3.3 Stability analysis of the downwind method
\[ C_{i}^{n+1}=C_{i}^{n}-\frac {u\tau }{h}\left ( C_{i+1}^{n}-C_{i}^{n}\right ) \]
Substitute the trial solution \(A^{n}e^{jkih}\) into the above
\begin{align*} A^{n+1}e^{jkih} & =A^{n}e^{jkih}-\frac {u\tau }{h}\left ( A^{n}e^{jk\left ( i+1\right ) h}-A^{n}e^{jkih}\right ) \\ \xi & =1-\frac {u\tau }{h}\left ( e^{jkh}-1\right ) \\ & =1+\frac {u\tau }{h}-\frac {u\tau }{h}e^{jkh}\\ & =1+\frac {u\tau }{h}-\frac {u\tau }{h}\left ( \cos \left ( kh\right ) +j\sin \left ( kh\right ) \right ) \\ & =1+\frac {u\tau }{h}\left ( 1-\cos kh\right ) -j\frac {u\tau }{h}\sin kh \end{align*}
Let \(\frac {u\tau }{h}=\lambda \)
Hence
\[ \xi =1+\lambda \left ( 1-\cos kh\right ) -j\lambda \sin kh \]

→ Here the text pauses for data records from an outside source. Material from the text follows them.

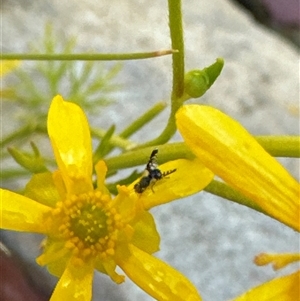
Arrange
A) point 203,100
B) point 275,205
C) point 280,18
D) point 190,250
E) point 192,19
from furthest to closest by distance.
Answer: point 280,18 < point 192,19 < point 203,100 < point 190,250 < point 275,205

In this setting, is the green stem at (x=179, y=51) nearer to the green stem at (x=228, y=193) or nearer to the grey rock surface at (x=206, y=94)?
the green stem at (x=228, y=193)

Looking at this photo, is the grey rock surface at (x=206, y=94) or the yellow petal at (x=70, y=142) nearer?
the yellow petal at (x=70, y=142)

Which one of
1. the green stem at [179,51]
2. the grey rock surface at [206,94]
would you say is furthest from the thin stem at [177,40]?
the grey rock surface at [206,94]

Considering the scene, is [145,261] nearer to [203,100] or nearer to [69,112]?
[69,112]

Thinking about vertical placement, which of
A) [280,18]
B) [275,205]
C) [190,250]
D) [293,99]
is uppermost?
[280,18]

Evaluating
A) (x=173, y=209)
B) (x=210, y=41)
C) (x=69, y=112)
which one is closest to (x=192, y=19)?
(x=210, y=41)

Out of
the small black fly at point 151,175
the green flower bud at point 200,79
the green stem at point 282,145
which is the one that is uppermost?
the green flower bud at point 200,79
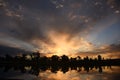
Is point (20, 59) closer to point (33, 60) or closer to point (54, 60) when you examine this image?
point (33, 60)

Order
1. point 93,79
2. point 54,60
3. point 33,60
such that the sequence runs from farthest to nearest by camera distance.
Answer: point 54,60 → point 33,60 → point 93,79

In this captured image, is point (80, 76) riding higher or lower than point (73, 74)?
lower

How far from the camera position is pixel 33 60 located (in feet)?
498

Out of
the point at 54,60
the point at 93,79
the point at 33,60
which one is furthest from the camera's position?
the point at 54,60

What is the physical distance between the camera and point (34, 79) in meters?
42.3

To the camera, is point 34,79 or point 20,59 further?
point 20,59

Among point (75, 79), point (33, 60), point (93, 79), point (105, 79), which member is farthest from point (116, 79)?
point (33, 60)

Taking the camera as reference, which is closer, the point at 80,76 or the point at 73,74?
the point at 80,76

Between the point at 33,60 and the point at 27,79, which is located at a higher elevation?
the point at 33,60

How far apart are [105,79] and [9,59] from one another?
123350 mm

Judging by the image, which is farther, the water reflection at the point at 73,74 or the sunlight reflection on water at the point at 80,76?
the water reflection at the point at 73,74

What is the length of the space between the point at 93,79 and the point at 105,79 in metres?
2.61

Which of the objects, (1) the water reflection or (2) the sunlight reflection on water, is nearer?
(2) the sunlight reflection on water

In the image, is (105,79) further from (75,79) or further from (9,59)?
(9,59)
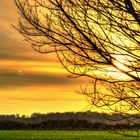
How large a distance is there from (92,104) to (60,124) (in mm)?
53367

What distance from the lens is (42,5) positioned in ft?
31.7

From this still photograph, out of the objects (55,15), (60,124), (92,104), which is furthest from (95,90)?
(60,124)

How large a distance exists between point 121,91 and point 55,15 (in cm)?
196

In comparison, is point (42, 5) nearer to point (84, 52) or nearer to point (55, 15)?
point (55, 15)

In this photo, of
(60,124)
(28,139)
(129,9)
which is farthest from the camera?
(60,124)

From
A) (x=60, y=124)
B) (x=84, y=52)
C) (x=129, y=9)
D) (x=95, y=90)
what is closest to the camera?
(x=129, y=9)

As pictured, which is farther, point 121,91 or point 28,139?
point 28,139

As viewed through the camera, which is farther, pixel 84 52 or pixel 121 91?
pixel 121 91

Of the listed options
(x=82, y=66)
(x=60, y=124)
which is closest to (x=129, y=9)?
→ (x=82, y=66)

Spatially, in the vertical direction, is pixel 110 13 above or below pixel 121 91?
above

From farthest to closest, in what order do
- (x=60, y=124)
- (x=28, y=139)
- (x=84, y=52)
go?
(x=60, y=124), (x=28, y=139), (x=84, y=52)

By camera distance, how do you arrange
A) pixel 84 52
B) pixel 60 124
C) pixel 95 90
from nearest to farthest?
pixel 84 52 < pixel 95 90 < pixel 60 124

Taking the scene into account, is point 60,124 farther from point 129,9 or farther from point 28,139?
point 129,9

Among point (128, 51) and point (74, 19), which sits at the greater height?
point (74, 19)
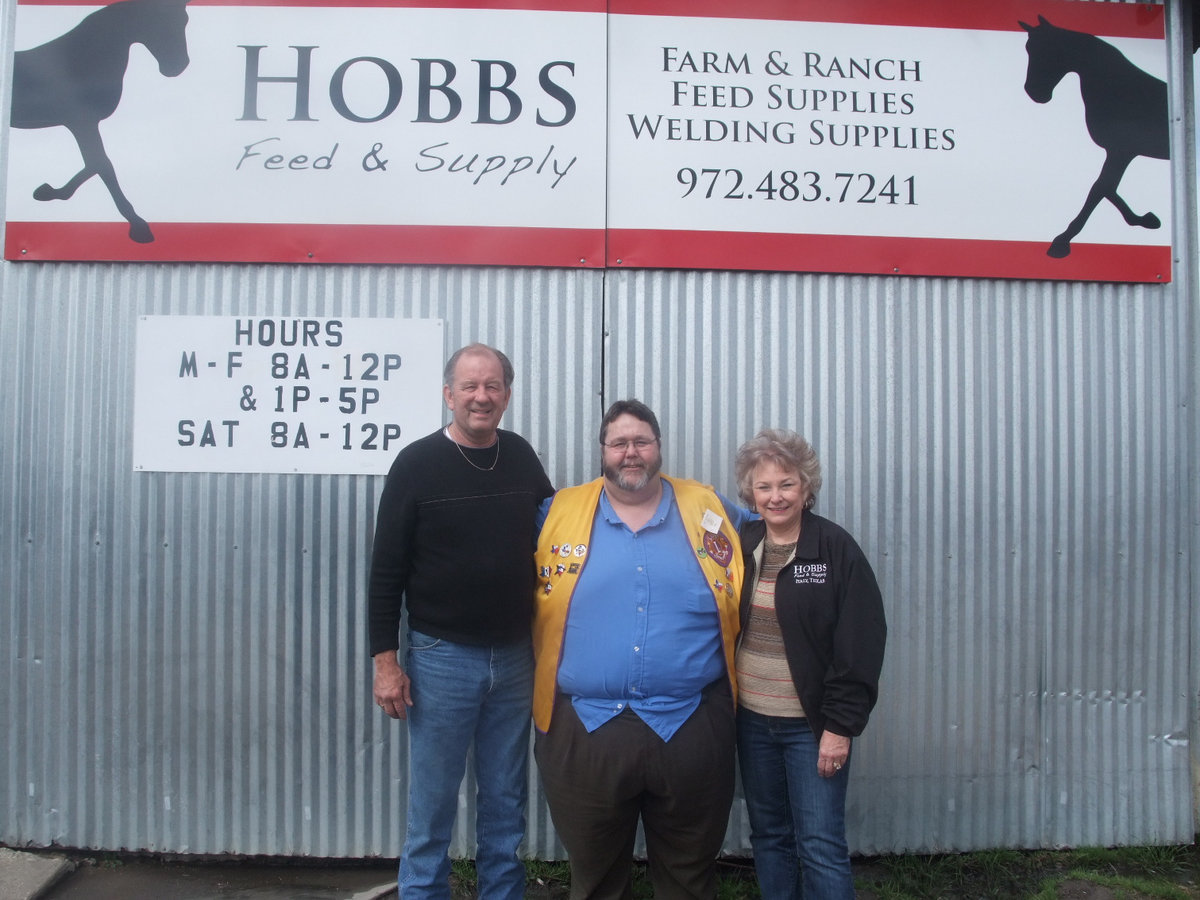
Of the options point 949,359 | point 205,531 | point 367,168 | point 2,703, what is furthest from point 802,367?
point 2,703

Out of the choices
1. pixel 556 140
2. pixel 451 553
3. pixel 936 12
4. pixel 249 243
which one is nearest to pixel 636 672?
pixel 451 553

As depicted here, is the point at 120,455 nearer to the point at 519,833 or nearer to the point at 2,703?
the point at 2,703

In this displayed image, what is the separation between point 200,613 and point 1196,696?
15.4 ft

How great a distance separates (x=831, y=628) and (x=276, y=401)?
8.35 feet

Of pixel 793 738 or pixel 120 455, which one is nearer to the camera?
pixel 793 738

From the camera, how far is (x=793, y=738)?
2453mm

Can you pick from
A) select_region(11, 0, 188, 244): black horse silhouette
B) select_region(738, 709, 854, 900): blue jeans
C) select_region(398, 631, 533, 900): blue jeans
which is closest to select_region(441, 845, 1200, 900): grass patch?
select_region(398, 631, 533, 900): blue jeans

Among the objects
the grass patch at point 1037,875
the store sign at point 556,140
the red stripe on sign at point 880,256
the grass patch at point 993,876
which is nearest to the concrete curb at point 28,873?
the grass patch at point 993,876

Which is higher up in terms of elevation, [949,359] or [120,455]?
[949,359]

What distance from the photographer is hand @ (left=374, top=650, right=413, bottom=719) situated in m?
2.64

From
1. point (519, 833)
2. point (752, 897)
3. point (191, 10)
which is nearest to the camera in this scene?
point (519, 833)

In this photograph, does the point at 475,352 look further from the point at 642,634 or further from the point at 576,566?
the point at 642,634

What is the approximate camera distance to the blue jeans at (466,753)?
2660mm

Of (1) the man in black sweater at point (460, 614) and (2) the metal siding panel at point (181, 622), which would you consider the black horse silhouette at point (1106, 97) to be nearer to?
(1) the man in black sweater at point (460, 614)
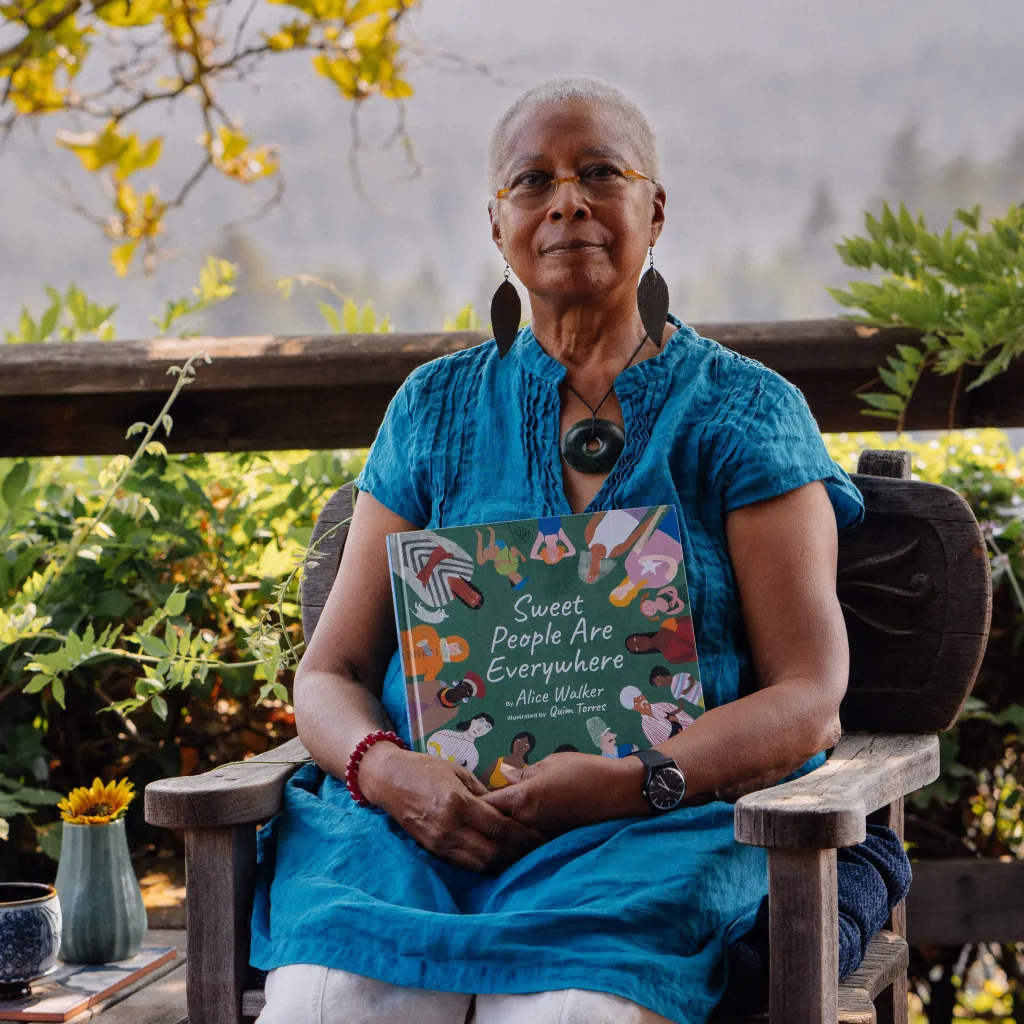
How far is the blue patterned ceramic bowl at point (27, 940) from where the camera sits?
1842 millimetres

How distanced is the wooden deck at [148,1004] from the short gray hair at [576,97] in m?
1.35

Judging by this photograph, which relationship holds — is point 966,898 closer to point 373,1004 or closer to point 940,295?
point 940,295

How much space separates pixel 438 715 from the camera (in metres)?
1.70

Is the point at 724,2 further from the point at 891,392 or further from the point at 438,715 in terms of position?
the point at 438,715

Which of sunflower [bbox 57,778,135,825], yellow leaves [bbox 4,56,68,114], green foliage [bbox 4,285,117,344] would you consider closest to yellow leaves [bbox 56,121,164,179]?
yellow leaves [bbox 4,56,68,114]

\begin{align*} \left \vert \xi \right \vert ^{2} & =\left ( 1+\lambda \left ( 1-\cos kh\right ) \right ) ^{2}+\left ( \lambda \sin kh\right ) ^{2}\\ & =1+2\lambda \left ( 1-\cos kh\right ) +\lambda ^{2}\left ( 1-\cos kh\right ) ^{2}+\lambda ^{2}\sin ^{2}kh\\ & =1+2\lambda \left ( 1-\cos kh\right ) +\lambda ^{2}\left ( 1-2\cos kh+\cos ^{2}kh\right ) +\lambda ^{2}\sin ^{2}kh\\ & =1+2\lambda -2\lambda \cos kh+\lambda ^{2}-2\lambda ^{2}\cos kh+\lambda ^{2}\cos ^{2}kh+\lambda ^{2}\sin ^{2}kh\\ & =1+2\lambda -2\lambda \cos kh+2\lambda ^{2}-2\lambda ^{2}\cos kh\\ & =1+2\lambda \left ( 1+\lambda \right ) \left ( 1-\cos kh\right ) \end{align*}
Hence for stability it is required that
\[ \left \vert 1+2\lambda \left ( 1+\lambda \right ) \left ( 1-\cos kh\right ) \right \vert \leq 1 \]
or
\[ 2\lambda \left ( 1+\lambda \right ) \left ( 1-\cos kh\right ) \leq 0 \]
since \(\lambda =\frac {u\tau }{h}\), a positive quantity, then the above condition can not be satisfied. Hence the downwind method is unconditionally unstable.